L'IDF in azione nella Striscia di Gaza © Imagoecnomica
Oggi, però, la narrazione storica sionista è sempre più messa in discussione anche sul piano accademico. "Negli ultimi venti o trent’anni quella che sembrava essere una posizione ideologica palestinese – la memoria della Nakba – è stata supportata dalla ricerca. Oggi i ricercatori sono d’accordo che nel 1948 si sia verificato un crimine contro l’umanità. E le affermazioni secondo cui Israele non è una democrazia sono corroborate da Human Rights Watch, Amnesty International, la Corte Internazionale di Giustizia e la Corte Penale Internazionale".
Quanto alla sinistra israeliana, Pappé è impietoso: "La sinistra sionista funziona a malapena. Non si può essere un colonizzatore di sinistra. La sinistra antisionista è coraggiosa, ma minoritaria. Sono gli unici che manifestano contro la guerra perché a Gaza è in corso un genocidio". La cosiddetta élite liberale, aggiunge, “invece di combattere ha deciso di lasciare il paese. I Kaplanisti di Tel Aviv vogliono solo continuare la loro vita privilegiata, ma non hanno una visione alternativa allo Stato di Giudea. E per questo credo che perderanno, o forse hanno già perso".
Il futuro non può essere nei “ritocchi” alla soluzione dei due Stati, ma in un processo di decolonizzazione: "È l’unico quadro morale e politico duraturo. Dalla decolonizzazione può nascere un percorso di giustizia riparativa, risarcimenti, riparazioni". Sa che molti considerano questa prospettiva utopica: "Forse lo è. Ma le utopie possono dare un orientamento. I processi di disgregazione sono già cominciati: il crollo degli Stati può essere lento, poi improvvisamente accelerare".
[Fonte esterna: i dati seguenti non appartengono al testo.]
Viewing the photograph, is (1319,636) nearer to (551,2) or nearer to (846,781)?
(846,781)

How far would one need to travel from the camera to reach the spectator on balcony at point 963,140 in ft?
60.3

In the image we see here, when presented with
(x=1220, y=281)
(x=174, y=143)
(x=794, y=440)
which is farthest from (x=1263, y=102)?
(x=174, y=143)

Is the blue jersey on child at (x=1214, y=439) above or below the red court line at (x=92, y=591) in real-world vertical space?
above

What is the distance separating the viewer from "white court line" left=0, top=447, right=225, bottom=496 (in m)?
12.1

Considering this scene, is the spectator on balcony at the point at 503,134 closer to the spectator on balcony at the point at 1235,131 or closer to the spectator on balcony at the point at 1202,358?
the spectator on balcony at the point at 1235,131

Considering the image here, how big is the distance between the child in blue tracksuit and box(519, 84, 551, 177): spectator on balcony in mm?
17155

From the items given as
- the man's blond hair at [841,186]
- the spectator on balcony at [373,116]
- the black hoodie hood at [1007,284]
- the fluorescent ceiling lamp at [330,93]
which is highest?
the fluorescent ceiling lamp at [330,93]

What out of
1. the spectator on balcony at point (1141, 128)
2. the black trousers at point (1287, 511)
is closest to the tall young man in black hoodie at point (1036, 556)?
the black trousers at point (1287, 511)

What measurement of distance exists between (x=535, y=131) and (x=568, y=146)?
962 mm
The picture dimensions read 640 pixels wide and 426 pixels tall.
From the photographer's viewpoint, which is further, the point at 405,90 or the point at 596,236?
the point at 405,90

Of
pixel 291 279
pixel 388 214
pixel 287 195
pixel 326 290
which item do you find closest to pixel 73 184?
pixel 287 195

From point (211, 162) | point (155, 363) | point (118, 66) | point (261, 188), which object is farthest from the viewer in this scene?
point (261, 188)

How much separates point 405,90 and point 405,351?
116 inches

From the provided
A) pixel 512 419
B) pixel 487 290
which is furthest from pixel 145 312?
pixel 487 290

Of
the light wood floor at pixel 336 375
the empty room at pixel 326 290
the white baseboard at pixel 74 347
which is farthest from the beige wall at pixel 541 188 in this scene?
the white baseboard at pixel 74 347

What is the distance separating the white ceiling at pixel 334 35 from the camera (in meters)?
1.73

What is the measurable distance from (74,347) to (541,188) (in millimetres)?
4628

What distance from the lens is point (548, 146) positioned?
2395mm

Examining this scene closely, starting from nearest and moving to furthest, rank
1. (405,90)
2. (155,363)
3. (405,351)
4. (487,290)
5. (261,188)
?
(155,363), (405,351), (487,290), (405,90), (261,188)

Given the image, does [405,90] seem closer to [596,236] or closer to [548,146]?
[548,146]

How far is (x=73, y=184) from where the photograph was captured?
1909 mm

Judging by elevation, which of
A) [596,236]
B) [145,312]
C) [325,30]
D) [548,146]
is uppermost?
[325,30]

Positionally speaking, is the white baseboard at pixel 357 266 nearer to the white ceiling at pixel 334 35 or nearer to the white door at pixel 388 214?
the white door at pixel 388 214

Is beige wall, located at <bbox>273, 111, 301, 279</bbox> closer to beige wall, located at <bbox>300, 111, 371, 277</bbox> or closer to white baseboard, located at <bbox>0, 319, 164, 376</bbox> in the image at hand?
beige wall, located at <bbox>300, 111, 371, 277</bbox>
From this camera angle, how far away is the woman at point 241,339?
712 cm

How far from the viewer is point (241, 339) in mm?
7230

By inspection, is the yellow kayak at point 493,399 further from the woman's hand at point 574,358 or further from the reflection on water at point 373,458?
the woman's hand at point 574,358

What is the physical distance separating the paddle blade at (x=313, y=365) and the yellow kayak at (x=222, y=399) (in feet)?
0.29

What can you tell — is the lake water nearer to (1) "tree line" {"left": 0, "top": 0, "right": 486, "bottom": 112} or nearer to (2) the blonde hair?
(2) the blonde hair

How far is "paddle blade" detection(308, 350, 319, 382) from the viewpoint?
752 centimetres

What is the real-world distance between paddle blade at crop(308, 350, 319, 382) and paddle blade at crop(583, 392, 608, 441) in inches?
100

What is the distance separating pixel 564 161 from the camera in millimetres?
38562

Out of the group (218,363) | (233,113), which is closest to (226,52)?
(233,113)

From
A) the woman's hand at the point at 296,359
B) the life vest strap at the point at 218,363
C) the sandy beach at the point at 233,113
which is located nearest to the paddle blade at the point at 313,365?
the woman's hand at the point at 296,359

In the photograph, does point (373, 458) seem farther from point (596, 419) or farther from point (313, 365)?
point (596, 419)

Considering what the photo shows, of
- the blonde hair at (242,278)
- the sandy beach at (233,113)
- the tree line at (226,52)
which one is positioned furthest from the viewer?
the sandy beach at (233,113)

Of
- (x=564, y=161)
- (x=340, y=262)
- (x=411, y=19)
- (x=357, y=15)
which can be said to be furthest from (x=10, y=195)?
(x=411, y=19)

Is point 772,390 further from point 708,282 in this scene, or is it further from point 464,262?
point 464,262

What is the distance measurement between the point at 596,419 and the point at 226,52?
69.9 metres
E conclude con una riflessione amara ma lucida: "Uno Stato che lancia bombe in Qatar, in Yemen, che occupa parte della Siria e del Libano, che commette un genocidio a Gaza, è uno Stato che non può che generare ostilità e alienazione. Israele sta alienando tutti, anche molti amici. È qualcosa con cui gli israeliani devono cominciare a fare i conti".